Anyone wondering about the scale of the anti-Obama backlash should look at its impact on the 2016 US presidential race. Both major parties are looking for candidates with genuine executive experience. The Republican list of hopefuls is filling up with sitting governors. Among Democrats, hopes rest mainly with Hillary Clinton. Should Elizabeth Warren, the popular senator from Massachusetts, enter the fray then Clinton’s riposte would trip off the tongue. Warren has no governing experience, she could say. And we all know the risks of that.
Having authored an inspirational politics, President Barack Obama’s difficulties are spawning a new fashion for perspiration. Given its limited powers, the strength of the US presidency derives largely from its occupant’s credibility.
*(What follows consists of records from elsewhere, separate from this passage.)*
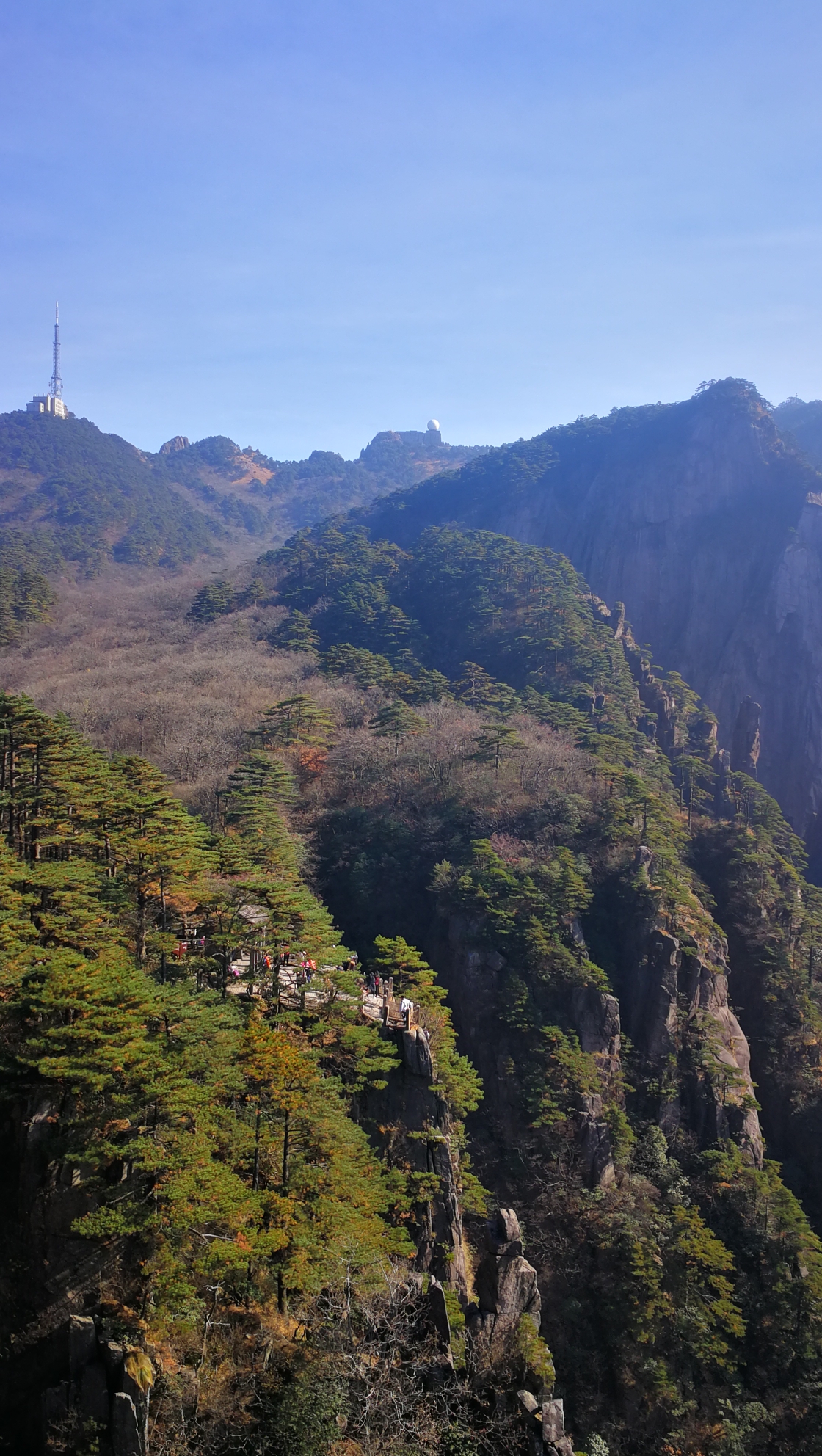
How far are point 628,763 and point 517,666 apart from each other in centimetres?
1643

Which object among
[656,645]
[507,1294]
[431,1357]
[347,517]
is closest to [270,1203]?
[431,1357]

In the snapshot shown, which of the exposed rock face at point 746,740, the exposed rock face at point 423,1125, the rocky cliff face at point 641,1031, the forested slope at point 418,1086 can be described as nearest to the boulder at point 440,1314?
the forested slope at point 418,1086

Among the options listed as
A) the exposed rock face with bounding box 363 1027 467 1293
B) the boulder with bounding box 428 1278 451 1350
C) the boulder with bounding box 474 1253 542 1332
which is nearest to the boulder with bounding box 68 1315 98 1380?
the boulder with bounding box 428 1278 451 1350

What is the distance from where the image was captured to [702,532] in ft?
302

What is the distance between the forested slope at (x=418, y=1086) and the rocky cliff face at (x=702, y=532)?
2726 centimetres

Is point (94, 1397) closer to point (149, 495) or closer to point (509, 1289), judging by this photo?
point (509, 1289)

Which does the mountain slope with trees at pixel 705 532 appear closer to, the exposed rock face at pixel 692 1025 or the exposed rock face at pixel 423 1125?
the exposed rock face at pixel 692 1025

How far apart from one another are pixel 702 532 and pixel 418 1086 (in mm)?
83386

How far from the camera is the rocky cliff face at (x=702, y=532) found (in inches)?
3091

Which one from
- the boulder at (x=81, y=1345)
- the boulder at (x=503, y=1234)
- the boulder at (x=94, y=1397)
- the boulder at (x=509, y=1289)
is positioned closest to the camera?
the boulder at (x=94, y=1397)

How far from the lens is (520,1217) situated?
93.0 feet

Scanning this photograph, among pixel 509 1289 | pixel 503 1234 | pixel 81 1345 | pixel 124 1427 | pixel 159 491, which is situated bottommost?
pixel 509 1289

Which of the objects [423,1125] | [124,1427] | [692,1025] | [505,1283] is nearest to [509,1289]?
[505,1283]

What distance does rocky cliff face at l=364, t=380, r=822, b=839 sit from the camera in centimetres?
7850
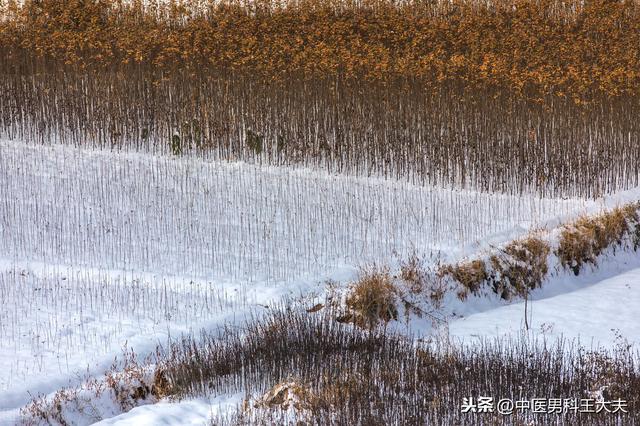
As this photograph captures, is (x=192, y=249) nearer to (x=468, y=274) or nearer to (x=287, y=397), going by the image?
(x=468, y=274)

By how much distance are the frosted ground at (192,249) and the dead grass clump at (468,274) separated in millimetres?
196

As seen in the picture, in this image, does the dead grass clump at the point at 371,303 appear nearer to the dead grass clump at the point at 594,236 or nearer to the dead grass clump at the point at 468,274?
the dead grass clump at the point at 468,274

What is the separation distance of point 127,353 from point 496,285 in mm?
3867

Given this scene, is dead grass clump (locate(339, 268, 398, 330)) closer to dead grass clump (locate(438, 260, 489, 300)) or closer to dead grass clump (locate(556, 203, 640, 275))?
dead grass clump (locate(438, 260, 489, 300))

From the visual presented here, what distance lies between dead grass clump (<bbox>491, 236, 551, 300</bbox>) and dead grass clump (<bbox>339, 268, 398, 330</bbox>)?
1.38 m

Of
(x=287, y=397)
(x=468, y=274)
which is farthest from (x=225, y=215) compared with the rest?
(x=287, y=397)

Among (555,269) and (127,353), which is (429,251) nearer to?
(555,269)

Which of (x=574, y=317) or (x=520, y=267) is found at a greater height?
(x=520, y=267)

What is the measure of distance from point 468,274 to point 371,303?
131 centimetres

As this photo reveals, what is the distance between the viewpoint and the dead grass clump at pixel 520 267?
9805mm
Faith in Obama’s competence was already negative. Doubts now extend to his personal integrity. A majority of Americans tell pollsters that they no longer believe he is always telling the truth. Were Obama in a different system, he would be fending off a leadership challenge or facing a snap election. Since the US constitution rules out those options, Obama is in danger of becoming a permanent lame duck.
Is it too late to stop that from happening? The technical answer is obviously no. If three years is ample time to learn, say, Mandarin, or train to be a teacher, it ought to be enough to learn how to govern better. But Obama’s problems derive chiefly from his tendency to be over-political rather than from a lack of time. His fumbling response to the woes engulfing the Affordable Care Act show how hard it is for him to kick his campaigning instincts – even if his presidency depends on it.
Obama has continually promised more from his signature healthcare reform than it can deliver. In addition to telling Americans that they could keep their insurance if they liked it -- a pledge that millions now know was untrue -- Obama said the law would extend coverage to the one in six uninsured Americans, reduce costs for the other five and improve delivery for all six.
There ought to have been more scepticism about whether he could make a thing universally available, higher quality and cheaper all at the same time. Only price controls and public provision could conceivably have done that. And Obama had ruled those out early on.
Four years later, Obama is still doling out rash promises. On Thursday he told Americans who have lost their existing insurance policies in the past six weeks that they could retrieve them if they liked them. He forgot to check with the fifty state regulators, who administer the law, and the insurance companies, which are crucial to its take up.
Obama also overlooked lessons of his own presidency, which shows the pitfalls of treating speeches as governing. Instead he announced a short-term palliative. Policy holders were told to blame the insurance companies, rather than the White House, if they could not retrieve the policies they lost. This latest shift is also likely to boomerang. Obama will need the industry’s full co-operation to put healthcare reform back on track.
The contagion is starting to spread to his own party. Fearful of losing their seats next year, Democrats are defecting in growing numbers on a widening range of issues, from the Middle East to Obamacare. Last week, 39 Democrats joined Republicans in voting to suspend an important chunk of the law. More are planning to do so in the Senate. Until recently, Obama had a reasonable chance of passing a big immigration reform this year. The Senate passed a bill last summer and there were stirrings in the House of Representatives. Last week, however, John Boehner, the House speaker, put paid to those hopes. Nothing will happen in 2013, he said. Prospects for an overhaul before next year’s midterm elections are slim.
Obama’s trade agenda is also starting to look parlous at a time when both his big initiatives are approaching crunch moments. His ability to wrest concessions from his Pacific and European partners will hinge on whether Congress will give him fast-track negotiating authority, which would allow him to submit any deal to a straight up or down vote. The odds Congress will grant him that are deteriorating – Democrats are his staunchest opponents. The same applies to hopes of a decent interim deal with Iran when talks resume in Geneva this week. There is no big issue, foreign or domestic, on which Obama can confidently pledge to deliver. Congress is itching to shoot things down.
If this sounds too gloomy, consider Obama’s second-term record to date. With the exception of having stared down Republicans last month over their threat of a default, he has fallen at almost every hurdle. This year began with attempts to impose tougher checks on gun buyers following the massacre of 20 infants in a Connecticut school. When the initiative began to falter, Obama put his authority on the line. The bill was defeated. It has been much the same ever since, from his request for authority to strike Syria to prospects of a fiscal deal. Talk of an initiative on climate change is a memory.
There is little reason to be confident Obama’s power will rally sharply from this nadir. Robert Frost once summed up in three words what he had learned about life. “It goes on,” said the poet. At the moment that looks like the best that can be forecast for Obama’s presidency.